In patients with concentric LVH, who are mostly people afflicted with blood pressure or pressure overload, LVMI and RWT increase; in the latter type of patients, blood aldosterone levels also significantly increased. In the studies conducted by Adebiyi et al (25), El-Gharbawy et al. (35), and Vasan (28), however, no significant relationship was found between LVMI and plasma aldosterone. The difference in findings can be attributed to type of population studied.
In conclusion, on the whole, the results and their comparison with those of other studies indicated a significant relationship between plasma aldosterone level and LVH in ESRD patients. Therefore, monitoring serum aldosterone levels can help predict the occurrence of LVH.

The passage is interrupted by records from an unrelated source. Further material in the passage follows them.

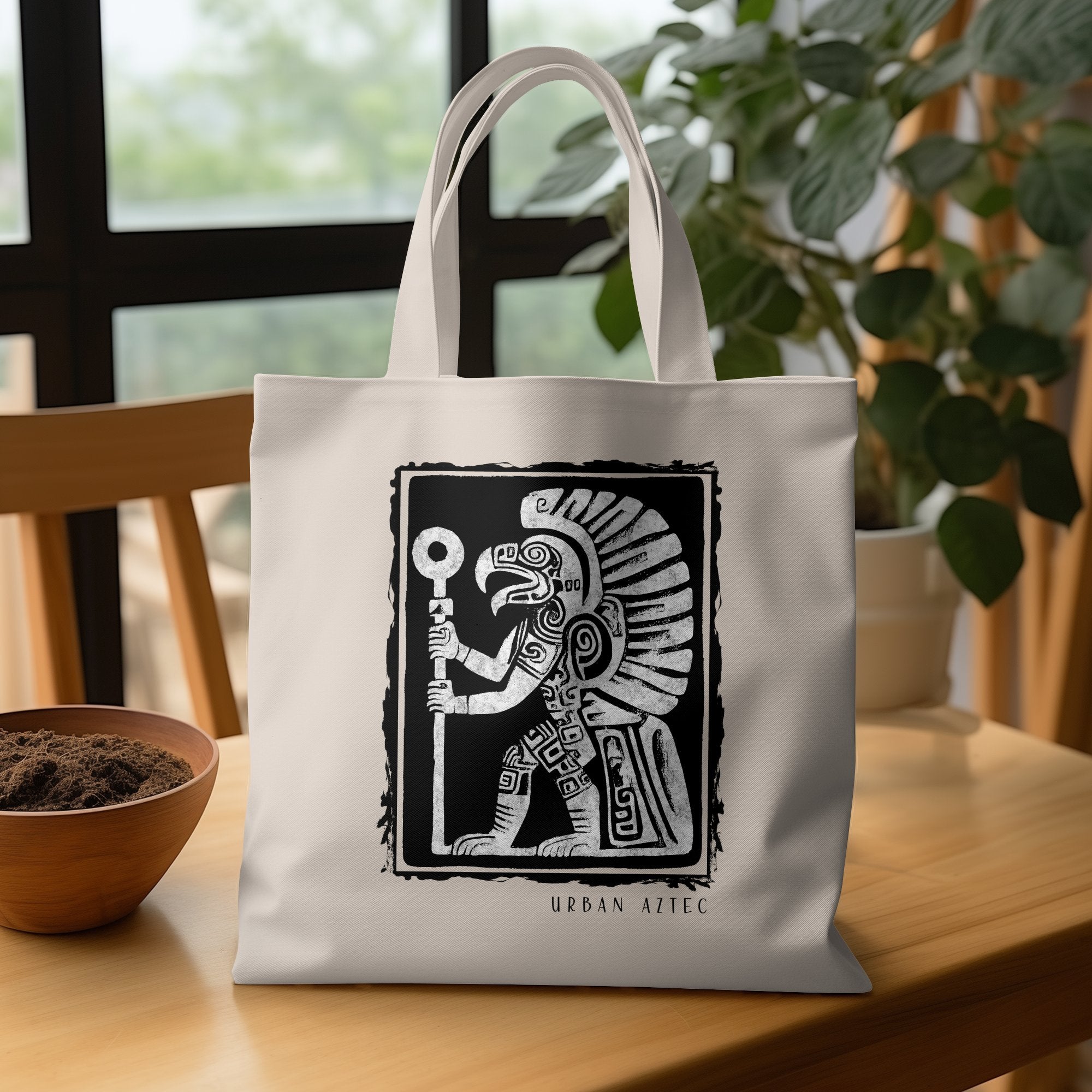 Urban Aztec Tote Bag Edition 3 displaying an Aztec warrior figure with geometric patterning and ceremonial staff, placed on a wooden table.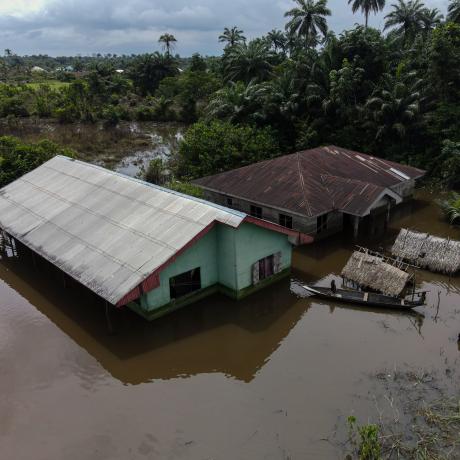 Children use a boat to navigate around their flooded community.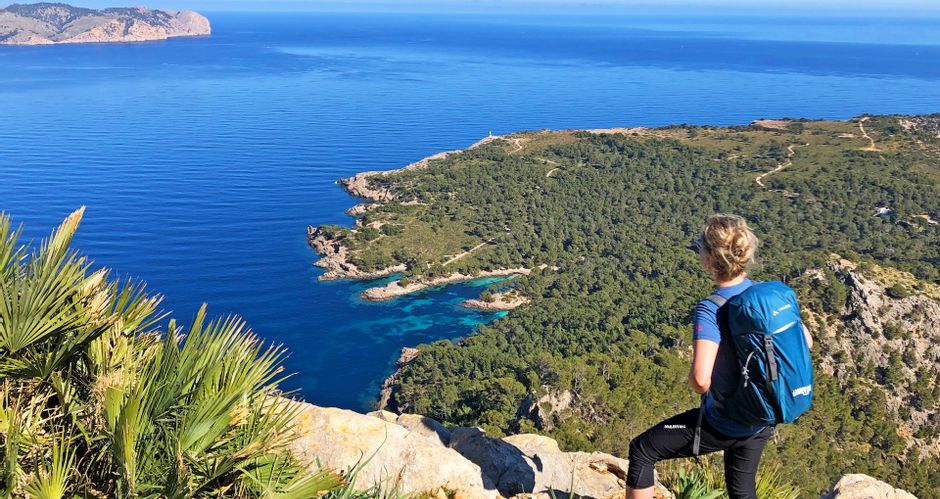 Hiker enjoys the view of the sea and the panorama of the Alcudia peninsula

Power and limitation study
This study can be used as a marker for predicting hypertrophy. But regarding the limitation of the study, participants were often excluded from the study due to underlying illness and the use of ARB, ACE medications.
Acknowledgments
We would like to thank the ESRD patients Fatemeh Zahra Hospital and Imam Khomeini Hospital of Mazandaran University of Medical Sciences.
Funding:
The study protocol was approved by the Cardiovascular Research Center Mazandaran University of Medical Sciences (No. 272), and was supported financially by the Vice-Chancellor for Research Technology, Mazandaran University of Medical Sciences.
Conflict of Interest:
The authors have no conflict of interest to declare.